# Job
List every person named in the passage below about Alice Flowers and her sister.

# Passage shown

# # # #

WINTER GARDEN — Alice Flowers and Rosemary Slaughter-Pate were best friends as much as they were sisters. They worked for the same company, ate lunch together and took vacations together. They cooked big Sunday meals together and looked for an excuse to jointly entertain family and friends.

Flowers, a Winter Garden resident, expected her little sister to always be there. But on July 15, 2013, 51-year-old Slaughter-Pate’s life ended when her 19-year-old son, Everett Pate, fatally stabbed her in their Ocoee home following years of violence and threatening behavior.

Flowers and her daughter, Tiffany Kelly, are on a crusade to make changes to the laws concerning parent abuse. They have created a nonprofit group called The Morning After Center for Hope and Healing Inc., a community organization designed to end family violence with a focus on child-to-parent abuse.

# # # #

# Dataset extract
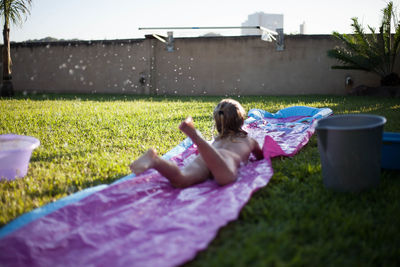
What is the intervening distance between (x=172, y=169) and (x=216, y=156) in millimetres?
299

# # # #

# Answer to the exercise
Alice Flowers, Rosemary Slaughter-Pate, Everett Pate, Tiffany Kelly